===== Verilen metin =====

Başkanlar seçim telaşında
Manşet Haber 26.09.2012 09:53:59 0

Başkanlar seçim telaşında

Başkanlar seçim telaşında

27 Ekim 2013 tarihinde yapılacak olan yerel seçimler için meclisin toplanıp Anayasa’daki maddeyi değiştirecek kararı alması gerekiyor.
1 Ekim’de toplanacak meclis de bu kararı alacak. Nihayetinde seçimin tarihi belli gibi…
Hal böyle olunca, bizim yerel politika yapan belediye başkanlarını bir telaş aldı.
Normal süresinde seçim yapılacak diyerek koltuklarında rahat oturan başkanlar, bugüne kadar yaptıklarını ‘pazarlayabilmek’ adına televizyon ekranlarına çıkmaya, ilanlar ve broşürler ile hizmetlerini pazarlamaya başladılar.
Bir bakıyorsunuz bir belediye başkanımız bir yaygın televizyonda ve kentsel dönüşümü anlatıyor. Ve ardından bilirkişi ilan ediliyor.

=====

- Görevler:
A) Yerel seçimler hakkındaki metinde belediye başkanlarının hizmetlerini pazarlamak için kullandığı araçları listeleyin.
B) Yerel seçimler hakkındaki metni son cümlesinden itibaren sürdürün.

===== Veri satırları =====

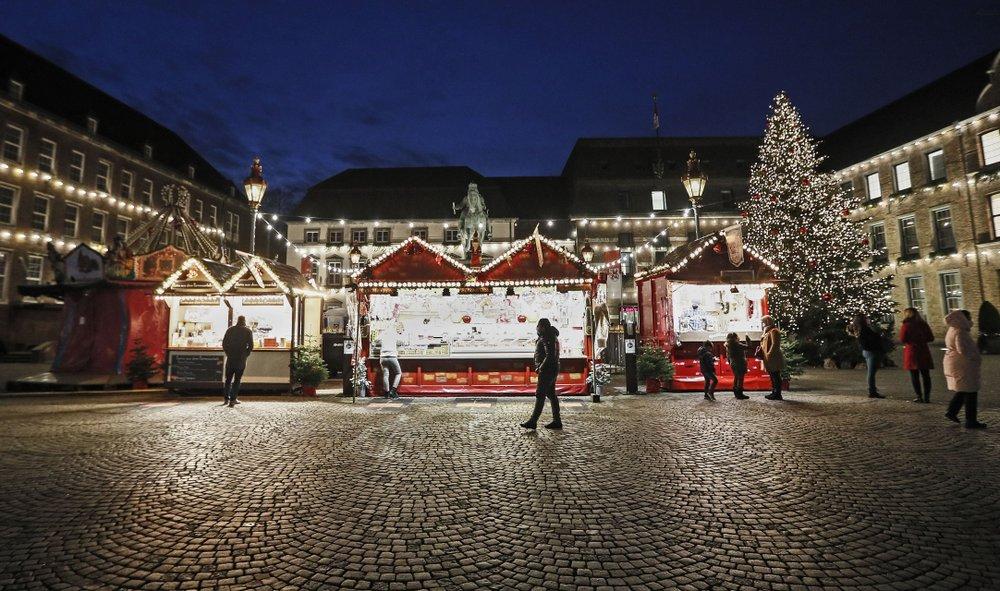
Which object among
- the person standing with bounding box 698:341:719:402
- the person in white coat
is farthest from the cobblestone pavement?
the person standing with bounding box 698:341:719:402

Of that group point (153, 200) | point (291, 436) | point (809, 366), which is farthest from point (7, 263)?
point (809, 366)

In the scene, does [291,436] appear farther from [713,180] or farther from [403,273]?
[713,180]

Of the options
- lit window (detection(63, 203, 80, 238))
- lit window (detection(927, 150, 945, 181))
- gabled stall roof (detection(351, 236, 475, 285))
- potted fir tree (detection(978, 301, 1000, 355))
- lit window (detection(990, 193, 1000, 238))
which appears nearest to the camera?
gabled stall roof (detection(351, 236, 475, 285))

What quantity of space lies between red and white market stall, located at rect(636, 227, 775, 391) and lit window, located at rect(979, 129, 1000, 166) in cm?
2082

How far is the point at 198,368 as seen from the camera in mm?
13523

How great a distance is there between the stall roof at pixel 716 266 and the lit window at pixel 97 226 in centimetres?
3901

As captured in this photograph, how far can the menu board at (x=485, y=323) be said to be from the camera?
12.8 m

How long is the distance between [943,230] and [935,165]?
150 inches

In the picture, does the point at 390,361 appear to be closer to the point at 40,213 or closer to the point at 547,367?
the point at 547,367

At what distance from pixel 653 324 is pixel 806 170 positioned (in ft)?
42.0

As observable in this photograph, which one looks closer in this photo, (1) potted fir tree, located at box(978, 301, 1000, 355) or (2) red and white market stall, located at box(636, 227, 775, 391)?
(2) red and white market stall, located at box(636, 227, 775, 391)

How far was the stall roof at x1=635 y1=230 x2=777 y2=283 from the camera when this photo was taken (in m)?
13.7

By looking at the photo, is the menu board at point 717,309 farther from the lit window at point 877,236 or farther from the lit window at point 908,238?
the lit window at point 877,236

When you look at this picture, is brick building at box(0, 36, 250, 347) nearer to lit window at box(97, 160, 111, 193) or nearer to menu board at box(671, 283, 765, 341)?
lit window at box(97, 160, 111, 193)
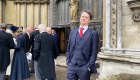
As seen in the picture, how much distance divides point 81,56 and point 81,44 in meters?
0.20

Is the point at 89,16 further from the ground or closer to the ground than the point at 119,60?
further from the ground

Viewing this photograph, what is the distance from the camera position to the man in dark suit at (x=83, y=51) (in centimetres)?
592

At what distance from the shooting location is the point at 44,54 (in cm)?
899

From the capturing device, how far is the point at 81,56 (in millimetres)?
5953

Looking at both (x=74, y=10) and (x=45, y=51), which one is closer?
(x=45, y=51)

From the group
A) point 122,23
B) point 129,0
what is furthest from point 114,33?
point 129,0

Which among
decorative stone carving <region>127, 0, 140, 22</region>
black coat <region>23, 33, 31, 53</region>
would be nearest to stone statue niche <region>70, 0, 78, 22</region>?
black coat <region>23, 33, 31, 53</region>

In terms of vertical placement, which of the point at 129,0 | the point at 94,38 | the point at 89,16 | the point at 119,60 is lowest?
the point at 119,60

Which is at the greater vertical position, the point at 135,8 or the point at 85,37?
the point at 135,8

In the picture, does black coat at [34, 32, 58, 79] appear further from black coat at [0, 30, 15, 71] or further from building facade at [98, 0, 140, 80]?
building facade at [98, 0, 140, 80]

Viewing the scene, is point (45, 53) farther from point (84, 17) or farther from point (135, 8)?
point (84, 17)

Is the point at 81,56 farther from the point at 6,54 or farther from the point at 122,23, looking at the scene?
the point at 6,54

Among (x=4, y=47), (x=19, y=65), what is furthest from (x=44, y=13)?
(x=4, y=47)

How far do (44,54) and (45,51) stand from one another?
0.26 feet
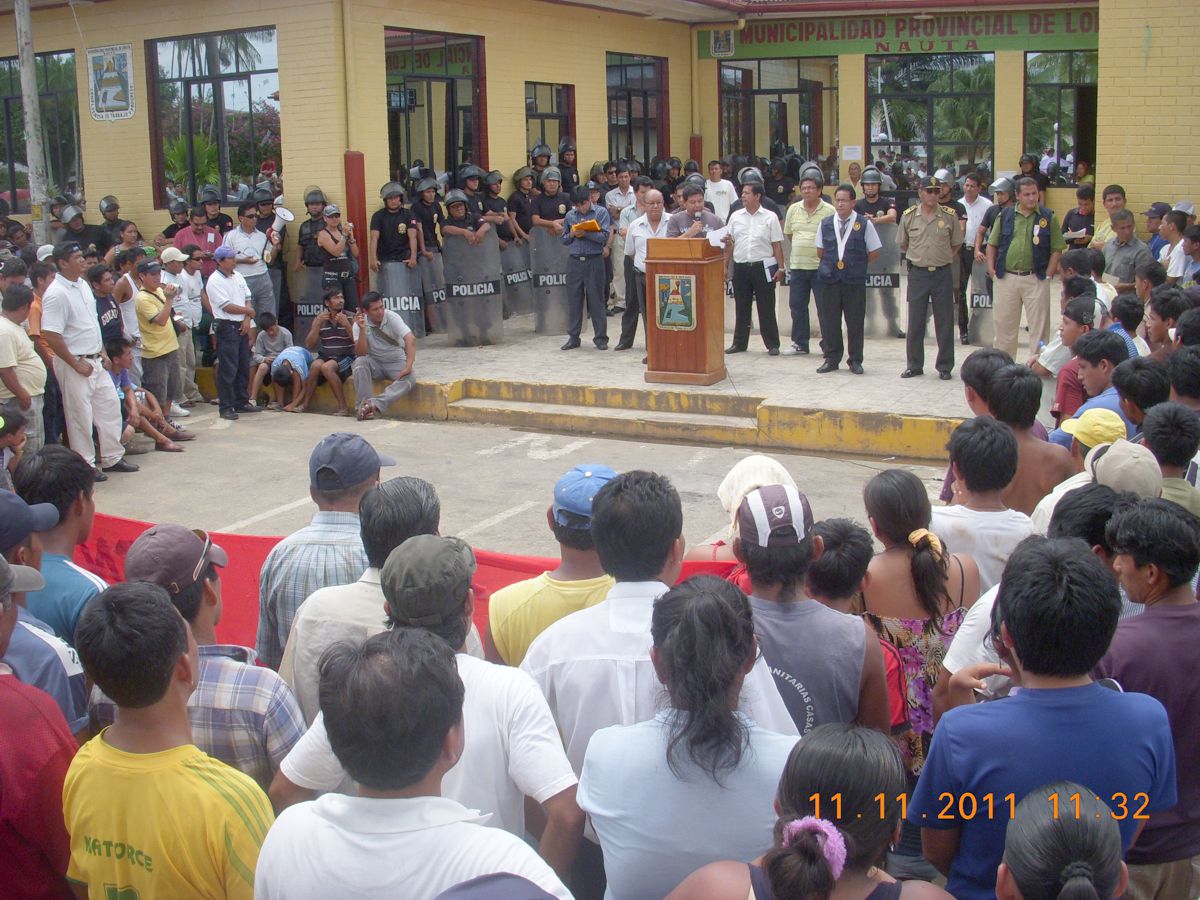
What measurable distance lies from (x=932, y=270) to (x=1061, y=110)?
10.7 m

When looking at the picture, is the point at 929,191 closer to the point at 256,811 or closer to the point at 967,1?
the point at 967,1

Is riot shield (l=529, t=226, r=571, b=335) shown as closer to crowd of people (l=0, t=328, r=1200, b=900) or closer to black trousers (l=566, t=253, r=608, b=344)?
black trousers (l=566, t=253, r=608, b=344)

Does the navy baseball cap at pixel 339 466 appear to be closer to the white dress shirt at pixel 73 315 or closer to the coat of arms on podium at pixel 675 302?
the white dress shirt at pixel 73 315

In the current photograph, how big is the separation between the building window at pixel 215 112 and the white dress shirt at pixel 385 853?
→ 47.2 feet

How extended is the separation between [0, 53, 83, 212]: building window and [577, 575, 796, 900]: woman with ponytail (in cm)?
1682

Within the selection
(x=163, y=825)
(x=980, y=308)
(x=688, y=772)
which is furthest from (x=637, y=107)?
(x=163, y=825)

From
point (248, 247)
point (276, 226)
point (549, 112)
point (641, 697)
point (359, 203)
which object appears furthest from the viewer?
point (549, 112)

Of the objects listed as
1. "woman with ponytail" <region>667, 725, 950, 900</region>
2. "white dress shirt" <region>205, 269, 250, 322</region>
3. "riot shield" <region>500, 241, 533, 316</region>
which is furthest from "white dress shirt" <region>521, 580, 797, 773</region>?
"riot shield" <region>500, 241, 533, 316</region>

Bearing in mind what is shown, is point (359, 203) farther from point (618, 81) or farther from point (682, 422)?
→ point (618, 81)

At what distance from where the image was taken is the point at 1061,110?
2122 centimetres

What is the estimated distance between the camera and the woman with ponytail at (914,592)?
391cm

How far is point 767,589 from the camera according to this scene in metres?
3.48

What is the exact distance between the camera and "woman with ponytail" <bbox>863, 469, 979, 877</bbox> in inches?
154

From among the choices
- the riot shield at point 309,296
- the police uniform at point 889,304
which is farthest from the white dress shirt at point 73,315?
the police uniform at point 889,304
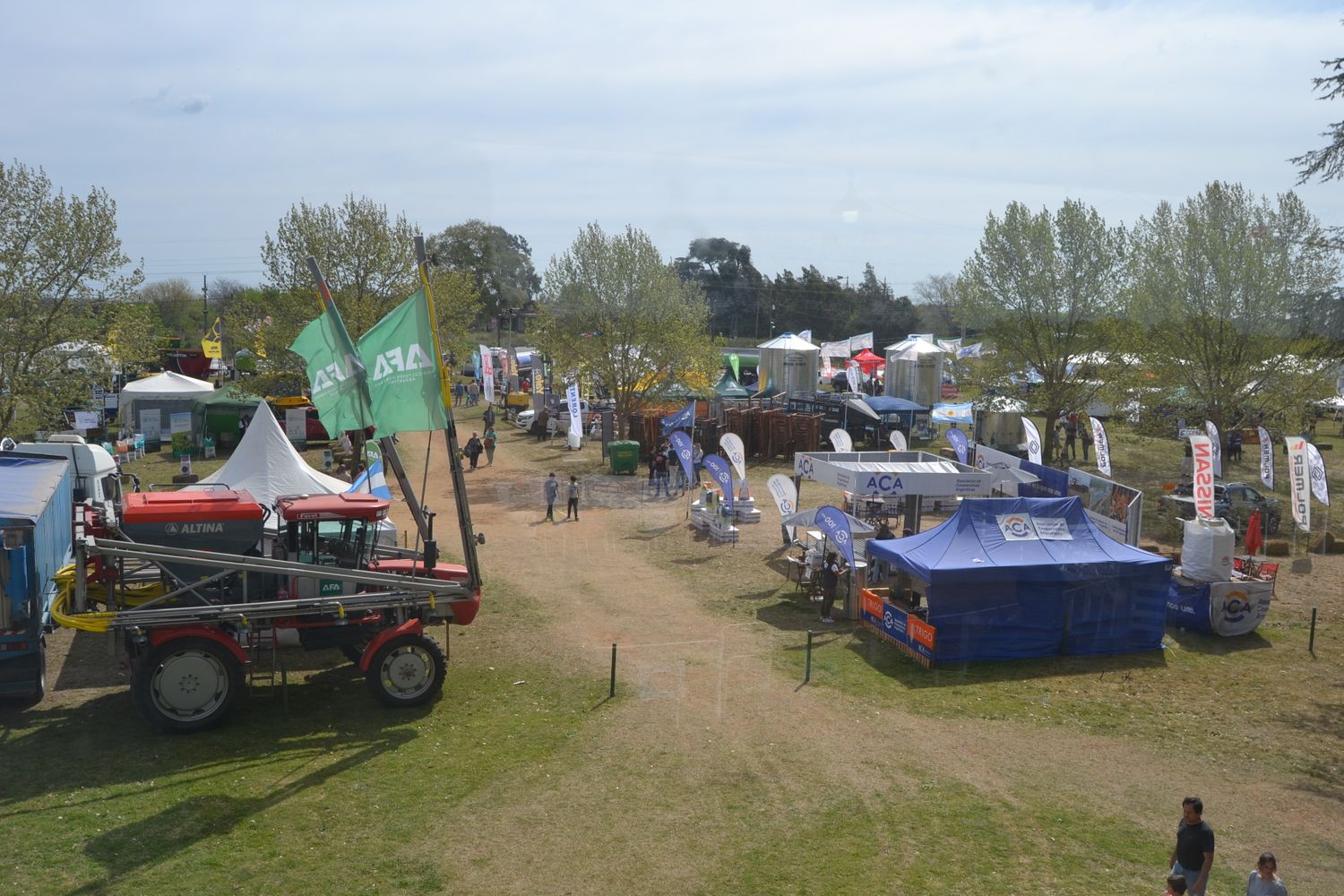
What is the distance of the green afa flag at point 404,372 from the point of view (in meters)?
12.6

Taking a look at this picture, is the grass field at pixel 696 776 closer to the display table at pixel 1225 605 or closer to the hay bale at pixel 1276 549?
the display table at pixel 1225 605

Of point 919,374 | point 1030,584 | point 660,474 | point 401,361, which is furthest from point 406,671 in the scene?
point 919,374

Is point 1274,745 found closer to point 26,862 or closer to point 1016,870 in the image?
point 1016,870

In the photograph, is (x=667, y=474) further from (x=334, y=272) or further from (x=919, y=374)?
(x=919, y=374)

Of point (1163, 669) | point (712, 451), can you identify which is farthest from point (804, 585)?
point (712, 451)

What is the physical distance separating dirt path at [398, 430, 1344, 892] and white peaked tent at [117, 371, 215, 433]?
26691mm

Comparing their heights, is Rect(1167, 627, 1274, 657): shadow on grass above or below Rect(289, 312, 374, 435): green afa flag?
below

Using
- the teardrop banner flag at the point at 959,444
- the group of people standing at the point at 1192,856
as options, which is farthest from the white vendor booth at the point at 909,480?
the group of people standing at the point at 1192,856

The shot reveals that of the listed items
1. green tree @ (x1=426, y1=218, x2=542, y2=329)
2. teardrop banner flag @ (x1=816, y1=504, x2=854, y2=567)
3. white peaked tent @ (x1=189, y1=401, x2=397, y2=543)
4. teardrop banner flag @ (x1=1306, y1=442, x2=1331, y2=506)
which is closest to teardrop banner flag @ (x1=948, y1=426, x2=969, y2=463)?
teardrop banner flag @ (x1=1306, y1=442, x2=1331, y2=506)

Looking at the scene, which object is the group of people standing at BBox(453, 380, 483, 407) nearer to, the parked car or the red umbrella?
the parked car

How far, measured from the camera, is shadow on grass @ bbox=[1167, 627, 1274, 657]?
16531mm

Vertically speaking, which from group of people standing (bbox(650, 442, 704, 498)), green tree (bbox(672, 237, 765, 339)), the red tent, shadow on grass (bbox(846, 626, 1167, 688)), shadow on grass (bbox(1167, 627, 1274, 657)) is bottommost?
shadow on grass (bbox(1167, 627, 1274, 657))

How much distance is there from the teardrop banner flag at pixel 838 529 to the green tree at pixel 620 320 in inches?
780

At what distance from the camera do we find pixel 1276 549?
23.7 m
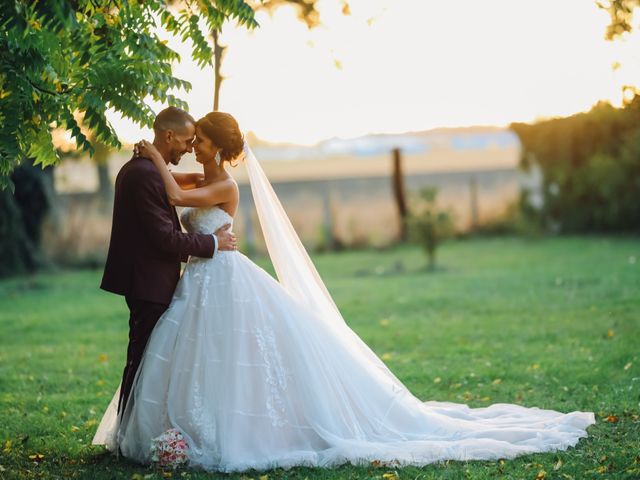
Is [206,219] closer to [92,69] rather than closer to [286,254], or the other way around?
[286,254]

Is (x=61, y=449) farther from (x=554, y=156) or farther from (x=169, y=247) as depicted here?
(x=554, y=156)

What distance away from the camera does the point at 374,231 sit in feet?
77.6

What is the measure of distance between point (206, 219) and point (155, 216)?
0.51m

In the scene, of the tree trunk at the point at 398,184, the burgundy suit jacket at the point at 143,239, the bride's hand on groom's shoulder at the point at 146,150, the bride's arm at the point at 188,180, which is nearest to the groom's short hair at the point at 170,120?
the bride's hand on groom's shoulder at the point at 146,150

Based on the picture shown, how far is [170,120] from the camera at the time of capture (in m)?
6.50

=====

- Görev yanıtları:
A)
- Televizyon ekranları
- İlanlar
- Broşürler

B)
Diğer belediye başkanımız sosyal belediyeciliği anlatmak için yollara düşüyor.
Dost meclisleri, kitle örgütlerini ziyaret ve derken ardından gazeteci dostlarını hatırlama, ziyaretler, mutluluk tabloları…
Bütün bunlar yaşanır iken bir yandan da ‘yeniden aday olarak gösterilebilmenin’ telaşına da girdiler…
Ayakları yer tutması adına belediye başkanlarımız hakkında bilmiyorlar ki siyasi partiler sürekli anketler yaptırıyor. Nabız yokluyor.
Örneğin Ak Parti’de Sayın Başbakanın önünde tüm belediye başkanlarının karne notları var. Başbakan Erdoğan, kimin ne kadar başarılı olduğunu çok iyi biliyor.
CHP ve MHP’de ise anketler yapılarak sonuçlar genel başkanların önüne konuluyor.
Başkanların telaşı Adana’ya hareketlenme getirdi.
Bu bile bir kazanım değil mi?
Bu arada küçük bir hatırlatmada bulunayım.
‘Maymun gözünü açtı’
Seçmen de kimin belediye başkanı olması noktasında boş durmuyor.
Başkanlarımıza bunu da hatırlatmış olalım.
Önümüzdeki günlerde ne dosyalar, ne kararlar, ne haksız uygulamalara ait bilgi ve belgeler çıkacak…
Bir bilseniz.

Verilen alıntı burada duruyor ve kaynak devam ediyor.